Excerpted text ▸
Collins v. Public Service Commission

293 S.W.2d 345 | Mo. | 1956

WESTHUES, Judge.

On August 29, 1953, the Laclede Gas Company of St. Louis, Missouri, filed application with the Public Service Commission seeking authority to exercise the power of eminent domain, as provided for in Sections 1-10A, Laws 1953, pp. 513-517, Sections 393.410-393.510 RSMo 1949, V.A.M.S., to acquire subsurface rock formations underlying 6,000 acres of land in St. Louis County and in St. Charles County, Missouri, for the purpose of storing gas therein for distribution and sale. On February 2, 1954, an amended application was filed. A number of intervening petitions were filed in objection to the application. One of these was filed by C. Richard Collins and Floyd Collins, doing business as Collins Brothers Oil Company, a partnership. Their application for intervention was allowed. Other such petitions were also sustained and an extensive hearing was had before the Public Service Commission. The Commission granted the application of the Laclede Gas Company. Collins Brothers Oil Company instituted review proceedings in the Circuit Court of Cole County. That court affirmed the order of the Commission and Collins Brothers Oil Company appealed to this court.

Collins Brothers alleged they held valuable oil and other mineral rights under lands affected by the proposed gas storage; that they had commercially producing oil wells thereon. That was the ground upon which they were allowed to intervene.

In .the course of the opinion we shall refer to Collins Brothers Oil Company as appellants, to the Laclede Gas Company as Laclede, and to the Public Service Commission as the Commission.

Appellants briefed four questions seeking a reversal of the judgment of the Cole County Circuit Court affirming the order of the Commission. They are as follows-(omitting citations of authorities) :

“I. The Commission’s order that it is in the public interest for Laclede to exercise condemnation is contrary to the law and the evidence, and this Court may review the evidence unhampered by the findings of fact by the Commission, and, thereupon may enter a lawful order on the Record.
“II. The Storage Act delegates to the Commission its power to determine when eminent domain shall be exercised without fixing any standard or criteria to guide the action of the Commission, and the aid (Act) therefoi'e is unconstitutional as an unlawful delegation of legislative powers.

Entries from a dataset ▸
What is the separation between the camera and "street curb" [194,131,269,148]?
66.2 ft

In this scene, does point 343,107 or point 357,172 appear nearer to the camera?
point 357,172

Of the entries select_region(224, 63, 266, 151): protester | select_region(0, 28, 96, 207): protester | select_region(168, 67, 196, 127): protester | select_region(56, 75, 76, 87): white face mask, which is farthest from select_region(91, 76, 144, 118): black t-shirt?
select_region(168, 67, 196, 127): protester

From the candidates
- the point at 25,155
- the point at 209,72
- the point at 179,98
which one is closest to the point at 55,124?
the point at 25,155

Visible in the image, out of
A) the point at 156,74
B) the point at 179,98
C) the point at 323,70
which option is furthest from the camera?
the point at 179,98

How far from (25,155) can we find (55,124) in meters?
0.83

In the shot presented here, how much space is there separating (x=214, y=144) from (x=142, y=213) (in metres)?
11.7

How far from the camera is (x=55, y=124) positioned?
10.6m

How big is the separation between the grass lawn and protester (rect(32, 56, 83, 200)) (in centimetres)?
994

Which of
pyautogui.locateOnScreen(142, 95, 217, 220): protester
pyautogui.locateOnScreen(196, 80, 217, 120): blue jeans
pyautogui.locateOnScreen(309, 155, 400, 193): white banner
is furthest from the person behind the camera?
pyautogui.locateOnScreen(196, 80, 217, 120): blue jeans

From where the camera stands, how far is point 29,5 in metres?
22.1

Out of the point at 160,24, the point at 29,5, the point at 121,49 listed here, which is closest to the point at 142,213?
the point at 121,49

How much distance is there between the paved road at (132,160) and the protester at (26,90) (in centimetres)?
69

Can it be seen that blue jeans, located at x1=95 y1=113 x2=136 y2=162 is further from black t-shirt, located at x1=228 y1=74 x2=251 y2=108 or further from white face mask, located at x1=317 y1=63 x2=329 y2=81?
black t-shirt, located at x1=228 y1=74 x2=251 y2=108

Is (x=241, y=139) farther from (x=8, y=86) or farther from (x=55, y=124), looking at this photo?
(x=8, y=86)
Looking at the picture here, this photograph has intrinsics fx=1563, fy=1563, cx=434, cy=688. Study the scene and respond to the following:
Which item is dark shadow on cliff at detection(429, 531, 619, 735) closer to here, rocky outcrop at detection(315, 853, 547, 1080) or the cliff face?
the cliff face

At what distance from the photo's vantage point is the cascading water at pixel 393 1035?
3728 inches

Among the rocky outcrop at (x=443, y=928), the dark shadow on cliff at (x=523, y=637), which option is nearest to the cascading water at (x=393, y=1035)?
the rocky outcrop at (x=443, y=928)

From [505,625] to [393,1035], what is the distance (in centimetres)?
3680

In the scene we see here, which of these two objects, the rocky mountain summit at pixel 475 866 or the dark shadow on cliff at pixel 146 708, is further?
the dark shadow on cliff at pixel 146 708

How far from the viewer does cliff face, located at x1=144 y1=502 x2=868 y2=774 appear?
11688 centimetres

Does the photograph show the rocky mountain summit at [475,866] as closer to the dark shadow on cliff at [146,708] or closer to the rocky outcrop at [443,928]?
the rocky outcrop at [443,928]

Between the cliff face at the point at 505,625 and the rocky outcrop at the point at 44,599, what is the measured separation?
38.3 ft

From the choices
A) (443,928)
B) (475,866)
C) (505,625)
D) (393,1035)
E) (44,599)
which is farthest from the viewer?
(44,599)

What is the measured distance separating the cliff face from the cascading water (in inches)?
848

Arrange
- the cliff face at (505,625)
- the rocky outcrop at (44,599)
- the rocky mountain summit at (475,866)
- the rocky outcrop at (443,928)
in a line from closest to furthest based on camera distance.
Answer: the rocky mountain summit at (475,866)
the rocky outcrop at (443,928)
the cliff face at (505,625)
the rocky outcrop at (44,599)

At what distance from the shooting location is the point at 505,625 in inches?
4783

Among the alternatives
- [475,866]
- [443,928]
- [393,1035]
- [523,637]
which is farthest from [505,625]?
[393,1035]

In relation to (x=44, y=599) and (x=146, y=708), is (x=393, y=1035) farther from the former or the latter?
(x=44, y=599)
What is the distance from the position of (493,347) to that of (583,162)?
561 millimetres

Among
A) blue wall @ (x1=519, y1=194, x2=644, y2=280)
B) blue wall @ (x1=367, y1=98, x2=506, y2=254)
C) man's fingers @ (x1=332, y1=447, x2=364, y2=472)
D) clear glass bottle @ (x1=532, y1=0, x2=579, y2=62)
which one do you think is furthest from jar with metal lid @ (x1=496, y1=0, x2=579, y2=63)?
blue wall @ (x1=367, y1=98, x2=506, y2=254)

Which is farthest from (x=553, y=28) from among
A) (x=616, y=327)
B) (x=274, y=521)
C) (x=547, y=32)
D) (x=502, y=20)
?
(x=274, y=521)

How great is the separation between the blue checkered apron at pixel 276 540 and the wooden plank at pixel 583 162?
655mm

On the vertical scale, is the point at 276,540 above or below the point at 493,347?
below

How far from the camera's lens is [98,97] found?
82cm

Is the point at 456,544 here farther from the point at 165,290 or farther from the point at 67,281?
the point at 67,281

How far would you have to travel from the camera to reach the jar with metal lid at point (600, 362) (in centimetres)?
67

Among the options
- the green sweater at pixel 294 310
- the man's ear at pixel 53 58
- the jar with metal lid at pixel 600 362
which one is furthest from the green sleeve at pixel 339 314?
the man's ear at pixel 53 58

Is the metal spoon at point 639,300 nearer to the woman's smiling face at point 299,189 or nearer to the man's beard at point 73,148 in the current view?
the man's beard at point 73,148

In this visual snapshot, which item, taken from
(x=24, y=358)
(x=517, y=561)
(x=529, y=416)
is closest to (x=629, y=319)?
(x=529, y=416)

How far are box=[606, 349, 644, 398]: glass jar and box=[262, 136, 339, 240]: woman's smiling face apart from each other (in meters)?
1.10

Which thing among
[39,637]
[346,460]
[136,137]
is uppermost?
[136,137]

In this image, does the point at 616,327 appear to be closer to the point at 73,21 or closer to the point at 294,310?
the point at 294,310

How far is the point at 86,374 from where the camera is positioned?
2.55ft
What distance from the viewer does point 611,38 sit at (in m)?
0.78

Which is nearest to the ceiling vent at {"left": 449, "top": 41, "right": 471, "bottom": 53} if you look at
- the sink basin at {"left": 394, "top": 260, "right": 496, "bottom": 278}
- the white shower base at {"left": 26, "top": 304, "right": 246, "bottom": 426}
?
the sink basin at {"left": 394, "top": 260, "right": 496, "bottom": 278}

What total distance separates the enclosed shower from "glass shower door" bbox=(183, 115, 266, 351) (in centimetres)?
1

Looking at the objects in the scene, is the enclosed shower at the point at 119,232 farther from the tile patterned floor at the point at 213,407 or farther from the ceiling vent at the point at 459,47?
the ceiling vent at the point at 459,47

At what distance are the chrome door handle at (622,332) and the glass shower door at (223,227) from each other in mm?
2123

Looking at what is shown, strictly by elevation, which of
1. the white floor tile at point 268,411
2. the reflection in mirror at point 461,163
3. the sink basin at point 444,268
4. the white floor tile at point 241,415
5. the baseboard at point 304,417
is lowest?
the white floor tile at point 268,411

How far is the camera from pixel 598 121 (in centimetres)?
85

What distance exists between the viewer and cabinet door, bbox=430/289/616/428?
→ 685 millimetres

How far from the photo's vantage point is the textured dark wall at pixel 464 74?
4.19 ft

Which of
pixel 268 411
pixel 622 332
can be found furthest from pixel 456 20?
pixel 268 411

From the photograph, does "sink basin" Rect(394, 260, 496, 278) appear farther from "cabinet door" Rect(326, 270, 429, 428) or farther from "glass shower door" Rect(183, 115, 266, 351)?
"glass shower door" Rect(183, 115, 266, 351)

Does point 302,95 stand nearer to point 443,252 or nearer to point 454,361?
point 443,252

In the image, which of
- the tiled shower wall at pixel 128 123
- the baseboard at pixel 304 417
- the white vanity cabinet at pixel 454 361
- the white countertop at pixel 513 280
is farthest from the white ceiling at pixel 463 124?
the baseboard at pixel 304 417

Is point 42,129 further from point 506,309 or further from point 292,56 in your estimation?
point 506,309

Set of tasks ▸
A – Answer these questions from the Collins v. Public Service Commission opinion, one answer per line:
(i) How many acres of land lay over the rock formations Laclede sought to acquire?
(ii) On what ground were Collins Brothers allowed to intervene?
(iii) How many questions did the appellants brief in seeking a reversal?
B – Turn the paragraph of the Collins v. Public Service Commission opinion that opens "On August 29, 1953" into a short bulleted list that keeps its main facts.
C – Transcribe a passage from the Collins v. Public Service Commission opinion word for word. Begin at the words "Appellants briefed four" and stop after the words "on the Record.".

Solutions below ▸
A –
(i) 6,000 acres, in St. Louis County and St. Charles County, Missouri.
(ii) They alleged they held valuable oil and other mineral rights under lands affected by the proposed gas storage, with commercially producing oil wells there.
(iii) Four.

B –
- August 29, 1953: The Laclede Gas Company of St. Louis applied to the Public Service Commission for authority to use eminent domain under Sections 1-10A, Laws 1953, and Sections 393.410-393.510 RSMo 1949.
- Purpose: to acquire subsurface rock formations under 6,000 acres in St. Louis County and St. Charles County for storing gas for distribution and sale.
- February 2, 1954: An amended application was filed.
- Several intervening petitions objected. One came from C. Richard Collins and Floyd Collins, doing business as Collins Brothers Oil Company, a partnership. Their petition was allowed, as were others.
- After an extensive hearing, the Commission granted Laclede's application.
- Collins Brothers Oil Company sought review in the Circuit Court of Cole County, which affirmed the order. The company then appealed to this court.

C –
Appellants briefed four questions seeking a reversal of the judgment of the Cole County Circuit Court affirming the order of the Commission. They are as follows-(omitting citations of authorities) :

“I. The Commission’s order that it is in the public interest for Laclede to exercise condemnation is contrary to the law and the evidence, and this Court may review the evidence unhampered by the findings of fact by the Commission, and, thereupon may enter a lawful order on the Record.